Knowledge Management, Artificial Intelligence and Business Value

The intense media and capital expenditures of the leaders in the Artificial Intelligence space have generated an abundance of awareness and curiosity amongst the public. The business community rightly reflects and explores how much value can be unlocked with AI.

The expectation of business leaders is that there is considerable value in information captured in unstructured enterprise systems that currently cannot be harvested. The information then can be converted into knowledge, which than aid operations, finance, R&D, customer service, clinical research etc.

Regarding LLMs, these are statistical algorithms (transformer structures) that pack text into their sub-characteristics and determine the best statistical sequence of words but without a ‘real world’ context check, inevitably resulting in ‘hallucinations’ (Carlo Grazianı).

Several critics have pointed towards these inherent disadvantages or major risks (Ed Zitron, Nassim Taleb, Lynt Flyberg). Sam Altman stated in one of his podcasts that ‘ChatGTP results should never be used as a source of primary information.’

Whether ubiquitous use of LLMs is possible and under exploration, chances are there will be only specific business scenarios where additional value can be extracted.

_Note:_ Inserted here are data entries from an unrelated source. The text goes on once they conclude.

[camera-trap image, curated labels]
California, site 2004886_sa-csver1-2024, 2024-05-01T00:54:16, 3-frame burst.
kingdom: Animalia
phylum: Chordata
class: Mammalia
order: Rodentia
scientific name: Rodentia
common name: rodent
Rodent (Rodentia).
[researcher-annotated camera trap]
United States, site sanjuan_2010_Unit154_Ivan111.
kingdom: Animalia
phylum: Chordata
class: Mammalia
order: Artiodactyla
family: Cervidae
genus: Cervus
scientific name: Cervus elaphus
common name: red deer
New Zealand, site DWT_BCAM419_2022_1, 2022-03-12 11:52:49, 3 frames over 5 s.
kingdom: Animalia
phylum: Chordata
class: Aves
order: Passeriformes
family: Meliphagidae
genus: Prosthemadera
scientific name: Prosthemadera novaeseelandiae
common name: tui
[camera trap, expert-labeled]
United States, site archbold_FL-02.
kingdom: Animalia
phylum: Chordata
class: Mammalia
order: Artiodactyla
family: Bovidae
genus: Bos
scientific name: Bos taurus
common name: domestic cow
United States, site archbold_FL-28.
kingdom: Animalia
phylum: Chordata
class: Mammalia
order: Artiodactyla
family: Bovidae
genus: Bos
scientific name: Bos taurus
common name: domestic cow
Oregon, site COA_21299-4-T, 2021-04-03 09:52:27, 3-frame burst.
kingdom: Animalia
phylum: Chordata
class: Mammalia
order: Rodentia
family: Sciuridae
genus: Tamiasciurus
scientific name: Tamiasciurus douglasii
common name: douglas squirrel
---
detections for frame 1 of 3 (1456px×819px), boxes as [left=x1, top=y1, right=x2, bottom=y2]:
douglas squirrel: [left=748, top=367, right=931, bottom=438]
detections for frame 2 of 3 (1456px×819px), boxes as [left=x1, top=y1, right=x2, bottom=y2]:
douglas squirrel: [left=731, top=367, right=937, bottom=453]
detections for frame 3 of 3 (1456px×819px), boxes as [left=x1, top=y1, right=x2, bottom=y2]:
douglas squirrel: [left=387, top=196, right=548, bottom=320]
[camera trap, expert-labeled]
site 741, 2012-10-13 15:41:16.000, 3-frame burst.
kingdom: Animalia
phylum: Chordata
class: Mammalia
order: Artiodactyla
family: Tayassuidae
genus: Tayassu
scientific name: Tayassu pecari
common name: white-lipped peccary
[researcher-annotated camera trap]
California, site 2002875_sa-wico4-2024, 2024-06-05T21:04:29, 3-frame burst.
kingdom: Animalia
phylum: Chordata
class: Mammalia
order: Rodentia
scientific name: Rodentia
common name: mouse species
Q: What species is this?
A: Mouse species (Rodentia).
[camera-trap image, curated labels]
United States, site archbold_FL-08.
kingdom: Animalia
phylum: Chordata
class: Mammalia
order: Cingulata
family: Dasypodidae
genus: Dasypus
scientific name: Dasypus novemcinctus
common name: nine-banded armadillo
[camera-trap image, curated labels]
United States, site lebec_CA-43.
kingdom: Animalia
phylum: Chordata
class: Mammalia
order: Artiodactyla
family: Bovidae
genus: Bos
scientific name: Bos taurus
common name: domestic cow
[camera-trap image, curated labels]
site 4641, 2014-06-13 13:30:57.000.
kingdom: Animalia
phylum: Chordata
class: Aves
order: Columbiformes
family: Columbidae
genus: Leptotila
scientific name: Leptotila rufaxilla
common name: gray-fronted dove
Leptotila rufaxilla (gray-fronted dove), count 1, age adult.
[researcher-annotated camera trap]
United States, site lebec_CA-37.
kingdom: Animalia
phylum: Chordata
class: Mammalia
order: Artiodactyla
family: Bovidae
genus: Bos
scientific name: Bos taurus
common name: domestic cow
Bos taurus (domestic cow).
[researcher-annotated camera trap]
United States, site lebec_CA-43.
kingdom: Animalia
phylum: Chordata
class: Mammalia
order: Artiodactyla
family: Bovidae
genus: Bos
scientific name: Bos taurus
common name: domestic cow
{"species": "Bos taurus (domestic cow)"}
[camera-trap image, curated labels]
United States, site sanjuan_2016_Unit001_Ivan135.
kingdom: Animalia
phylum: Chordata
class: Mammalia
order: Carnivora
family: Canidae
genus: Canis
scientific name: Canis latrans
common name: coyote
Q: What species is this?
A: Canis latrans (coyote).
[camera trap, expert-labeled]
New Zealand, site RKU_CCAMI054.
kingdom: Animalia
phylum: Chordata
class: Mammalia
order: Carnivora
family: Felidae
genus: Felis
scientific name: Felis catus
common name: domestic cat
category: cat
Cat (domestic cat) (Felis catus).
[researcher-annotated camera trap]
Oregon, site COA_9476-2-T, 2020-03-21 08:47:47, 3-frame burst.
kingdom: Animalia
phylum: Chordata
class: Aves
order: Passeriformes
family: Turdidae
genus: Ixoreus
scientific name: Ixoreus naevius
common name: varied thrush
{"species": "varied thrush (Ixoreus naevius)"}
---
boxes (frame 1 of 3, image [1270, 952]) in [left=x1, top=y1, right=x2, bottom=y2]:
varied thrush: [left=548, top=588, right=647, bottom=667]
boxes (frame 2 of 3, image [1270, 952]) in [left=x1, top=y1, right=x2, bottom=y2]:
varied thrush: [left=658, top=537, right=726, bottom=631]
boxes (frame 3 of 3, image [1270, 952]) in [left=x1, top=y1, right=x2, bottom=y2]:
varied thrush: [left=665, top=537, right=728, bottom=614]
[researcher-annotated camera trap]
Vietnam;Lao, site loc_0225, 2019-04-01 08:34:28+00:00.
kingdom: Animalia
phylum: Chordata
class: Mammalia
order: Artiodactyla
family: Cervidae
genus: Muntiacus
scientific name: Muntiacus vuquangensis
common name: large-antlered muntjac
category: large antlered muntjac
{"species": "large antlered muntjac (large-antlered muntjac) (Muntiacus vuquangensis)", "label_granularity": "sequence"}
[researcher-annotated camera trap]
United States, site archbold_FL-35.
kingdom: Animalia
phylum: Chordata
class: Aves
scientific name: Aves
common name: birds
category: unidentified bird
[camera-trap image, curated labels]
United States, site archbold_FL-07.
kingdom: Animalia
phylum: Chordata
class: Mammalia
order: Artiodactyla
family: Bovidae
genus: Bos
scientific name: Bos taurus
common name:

Diverting from the focus on LLMs in AI or AGI, we return to the adage business question   ‘Do we make (enough) use of our internal and extended knowledge resources to create competitive advantage? The answer to this question is informed by the famous ‘Iceberg’ model representing the ratio of explicit versus tacit knowledge .

Explicit

Manuals

Reports

Databases

CRMs

Tacit

Local personal experience

Project team behaviors

Intuition

Shared stories

Depending on the Project Business Case , a KM solution may focus on or be a hybrıd how to manage explicit and tacit knowledge for optimal outcomes

A simplified business model to produce value consists of  a primary value work stream by departments, supported by Service Departments, both of which capture data in various formats (see below). Many potential nodes exist where department interactions (supported by data) can occur. Which nodes are relevant depends on a precise definition of the project Business Case such as real use cases A and B.

Case A

A global FMCG company concluded that their brand reputation is compromised by inconsistent quality of liquid detergents produced in their international plants. Causal factors are different specs for local raw materials, production machine differences and operator practices.   As a result, the KM project is focused on the ‘back-end’ of the value stream, to align Bill of Materials, supplier choice but also generating more knowledge on physics and chemistry of concentrated liquid detergents.

Case B

A major Oil and Gas Services provider realized that premier value can be added by providing technical solutions to the off- and on-shore technicians deploying on-sıte solutions for energy operators. Down time on operators’ facilities is very costly and a threat to the Service providers’ reputation. Due to the outstanding knowledge of the internal R&D and technical departments a KM solution was developed to deliver customized technical solutions over satellite, supported by on-line expert advice.  İn this case the challenge was to deliver deep internal expertise to remote locations in a way that allowed technicians to solve problems quickly.